Janison: Birth of a nationalist
Trump's new embrace of the word "nationalist" has stirred alarm from critics who see it as a signifier of an authoritarian, anti-democratic, even fascist ideology.
That's an overreaction, writes Newsday's Dan Janison. The term for many years has been synonymous with "patriot" on both the right and left. Whether his other words and slogans — "drain the swamp," "America first," "MAGA," "lock her up"— match his real-life conduct, values or actions lends itself to a different discussion.
Is amnesia a pre-existing condition?
With Republicans feeling vulnerable on health care issues, Trump tried to tweet to their rescue: "Republicans will totally protect people with Pre-Existing Conditions, Democrats will not! Vote Republican," he wrote.
To buy that requires counting on voters to have both long-term and short-term memory loss. The Trump administration won't defend that Obamacare protection against a Republican-led lawsuit from 20 states trying to eliminate it. New rules announced by the Department of Health and Services Monday gives states new leeway to undermine it.
What else is happening:
- A Reuters/Ipsos poll finds voters are angry, but not about the same things. For Republicans, the top flashpoints are illegal immigration and a potential impeachment of Trump. For Democrats, it was child separations at the border and Russian election interference.
- Democrats see their chances of winning a Senate majority as slim to none and expect House control to be decided by a handful of seats, The Associated Press reports.
- While House Republicans are focused on trying to hang on, and some are preparing for how they would assert themselves if they end up in the minority to resist a Democratic onslaught using newfound powers against Trump, CNN reports.

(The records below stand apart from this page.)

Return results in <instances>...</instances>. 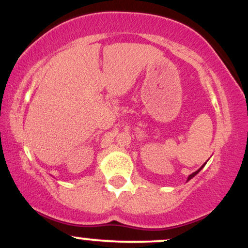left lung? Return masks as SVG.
<instances>
[{
	"label": "left lung",
	"mask_w": 248,
	"mask_h": 248,
	"mask_svg": "<svg viewBox=\"0 0 248 248\" xmlns=\"http://www.w3.org/2000/svg\"><path fill=\"white\" fill-rule=\"evenodd\" d=\"M206 163H207V162H206ZM206 163H204V164H203V166H201V168H199V169H198L197 171H195V172H193V173H191V175H189V176L187 177V182H188V180H191L192 178H193V177H194L195 175H198V173H199V172H200V171H201V169H202V168H203L204 166H206Z\"/></svg>",
	"instance_id": "obj_1"
}]
</instances>
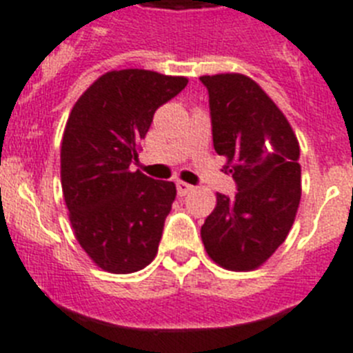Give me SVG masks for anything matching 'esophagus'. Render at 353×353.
Segmentation results:
<instances>
[{
  "mask_svg": "<svg viewBox=\"0 0 353 353\" xmlns=\"http://www.w3.org/2000/svg\"><path fill=\"white\" fill-rule=\"evenodd\" d=\"M176 186H177V195H179V197H183V195H186L188 192L194 190V186L188 185V183H183V181H177Z\"/></svg>",
  "mask_w": 353,
  "mask_h": 353,
  "instance_id": "1",
  "label": "esophagus"
}]
</instances>
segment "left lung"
Segmentation results:
<instances>
[{
	"label": "left lung",
	"mask_w": 353,
	"mask_h": 353,
	"mask_svg": "<svg viewBox=\"0 0 353 353\" xmlns=\"http://www.w3.org/2000/svg\"><path fill=\"white\" fill-rule=\"evenodd\" d=\"M213 147L226 156L235 197L217 194L203 228L210 259L230 271L260 268L289 235L301 197L300 143L291 123L253 79L204 75Z\"/></svg>",
	"instance_id": "left-lung-1"
}]
</instances>
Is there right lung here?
<instances>
[{"label": "right lung", "mask_w": 353, "mask_h": 353, "mask_svg": "<svg viewBox=\"0 0 353 353\" xmlns=\"http://www.w3.org/2000/svg\"><path fill=\"white\" fill-rule=\"evenodd\" d=\"M188 84L149 70L108 71L77 100L61 145V183L77 241L99 268L129 274L154 260L176 185L138 159L154 112Z\"/></svg>", "instance_id": "obj_1"}]
</instances>
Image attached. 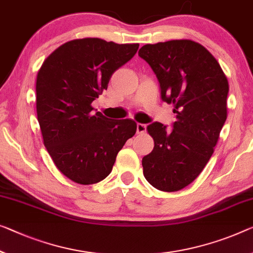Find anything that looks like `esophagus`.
<instances>
[{"label":"esophagus","instance_id":"1","mask_svg":"<svg viewBox=\"0 0 253 253\" xmlns=\"http://www.w3.org/2000/svg\"><path fill=\"white\" fill-rule=\"evenodd\" d=\"M146 129H147L146 124H142V123H138V124H137V133H138V134L145 133Z\"/></svg>","mask_w":253,"mask_h":253}]
</instances>
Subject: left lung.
<instances>
[{"instance_id":"8db88e82","label":"left lung","mask_w":253,"mask_h":253,"mask_svg":"<svg viewBox=\"0 0 253 253\" xmlns=\"http://www.w3.org/2000/svg\"><path fill=\"white\" fill-rule=\"evenodd\" d=\"M138 54L176 114L172 131L159 122L147 126L155 146L142 158L143 175L161 191H178L196 180L218 141L227 118V78L211 53L190 40L147 44Z\"/></svg>"}]
</instances>
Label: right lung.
Returning <instances> with one entry per match:
<instances>
[{
    "label": "right lung",
    "instance_id": "add662e5",
    "mask_svg": "<svg viewBox=\"0 0 253 253\" xmlns=\"http://www.w3.org/2000/svg\"><path fill=\"white\" fill-rule=\"evenodd\" d=\"M138 48L139 44L100 38L73 40L54 50L37 73L36 110L44 145L60 172L76 183L104 180L137 131L130 119L92 113L91 103Z\"/></svg>",
    "mask_w": 253,
    "mask_h": 253
}]
</instances>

- White House officials still worry about Trump's habit of talking to friends on his unsecured iPhone because intelligence reports indicate Chinese spies are often listening, The New York Times reports. They can only hope he isn't discussing classified information.
- Sen. Elizabeth Warren's percentage of Native American ancestry is dwarfed by the percentages of voters who changed their opinion of the potential 2020 contender after she disclosed DNA test results. A Politico/Morning Consult poll found 16% view her more favorably and 24% less favorably.
- Anthony Scaramucci's latest riff on Trump and truth: He "should probably dial down the lying," the former White House communications director told CNN. He doesn't "need to" because he's "doing a great job for the country."